We had an abortion, we’re fine, thank you!

Making access to abortion more difficult is a way to change the nature of women’s lives. It also unsettles the social position of women in those countries that in the sixties and seventies, after a century or so of illegality, legalized access to contraception and to abortion.

In Texas, a recent court decision authorized HB2, a bill designed to make access to abortion more humiliating and difficult, even impossible for the most vulnerable women. Last week Democracy Now broadcast from San Antonio, “the last outpost for legal abortion in Texas,” in order to focus on this new attack on women’s lives. The shows featured Jeffrey Hons, CEO of Planned Parenthood in Texas, and Lindsay Rodriguez, President of the Lilith Fund, which provides financial support to women in Texas who cannot afford an abortion.

Responding to Senator Wendy Davis’ revelation in her new campaign memoir that she had an abortion, Hons explained, “A woman should be allowed all the privacy to have this healthcare and not have to reveal it to every one and then, at the same time…it’s as though when a woman will have the courage to share a story, that it humanizes it, and it makes everyone realize that these decisions are very complicated, very personal, very difficult…”

It was also very difficult also for a young woman in Pennsylvania to terminate an unwanted pregnancy, because services were too far and too expensive. Her mother went to the Internet and found a way to help her daughter. She purchased mifepristone (formerly called RU-486) and misoprostol pills, which was what she could afford. For that `crime’, the mother was sent to jail. She had no access to suitable services and yet was denounced by the hospital, condemned by the judicial system and pilloried by the media.

In Texas and other places where abortion is formally legal, abortion has remained taboo as if it were an unspeakable last result or an impossible choice for women. Women are meant to be ashamed because [a] they have violated the privacy of the household and [b] they are women seeking reproductive health. In recent years, safety and security rhetoric has led to the re-emergence of the argument that endangering the life of the mother justifies curtailing her right to control over her body.

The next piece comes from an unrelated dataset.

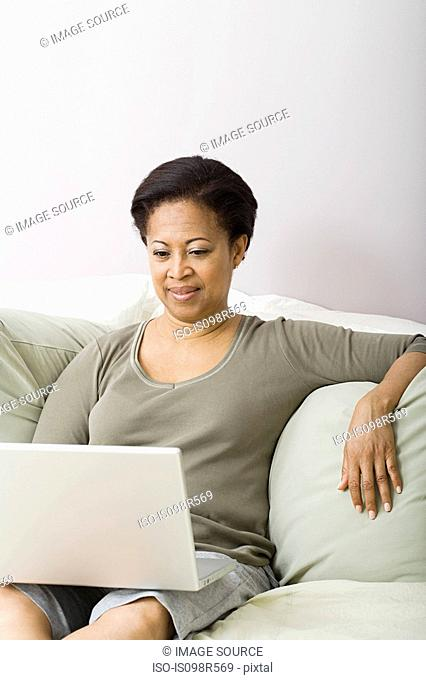 Mature woman using laptop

On September 27, 2014, Sabine Lambert addressed these issues at the “Feminist Struggles and Reflections to Advance Society” forum in Paris. Lambert belongs to the collective group “We had an abortion, we’re fine, thank you” (nous avons avorté, nous allons bien, merci). The group formed to create spaces to liberate women from the politics of guilt and shame regarding their decisions by exchanging stories and insights with other women. Instead of leaving abortion in the private sphere, they present abortion as a possible occurrence in women’s lives that carries no particular shame or guilt. After all a woman spends more time avoiding pregnancy than being pregnant.

In France, abortion is free, a recognized as a right, and still relatively easy to access. Nevertheless, it is often described as a traumatizing event carrying terrible consequences for the mental well being of women. In recent years, these descriptions have become more prevalent. The idea that abortion should be averted by any means has prevailed, despite the fact that abortion has always existed and contraception will never be an absolute means of reproductive control.

In France and across Europe, the notion of post-abortive syndrome has surfaced. This so-called syndrome has no scientific support. Nevertheless, a well known professor of medicine wrote in a popular medical publication that scientific studies should not be necessary to prove that a woman who had an abortion is inclined to psychological distress and extreme suffering. In Texas, a Republican delegate candidate has argued that women who have undergone abortion are prone to drug abuse, alcoholism, and suicide. Both doctor and delegate are wrong.

Women who have gone through abortions know better. According to Sabine Lambert, we need to go beyond the right to control our body and recognize that our mind is also ours. On her group’s website many women have written that they felt ashamed for not feeling negative after their abortions. Describing their experiences, which were not always easy, the women say they do not regret anything. Many say that in their mind the result of a sexual encounter was not the fetus. Sabine suggested that the image of the monstrous woman underlies the stigmatization of abortion. The woman who had an abortion and feels fine commits a double transgression. First she refuses maternity, and second she’s ok. She deviates twice from the patriarchal feminine social norm.

Sabine’s group organized to demand a woman’s right to abort with head held high. The right to abort should not be limited to begging for the crumbs of tolerance or struggling for a loosening of the noose around the neck. There is no shame or guilt for the women in Texas, Pennsylvania or France. We should demand respect for their decision, as we should recognize their struggle as political, not private.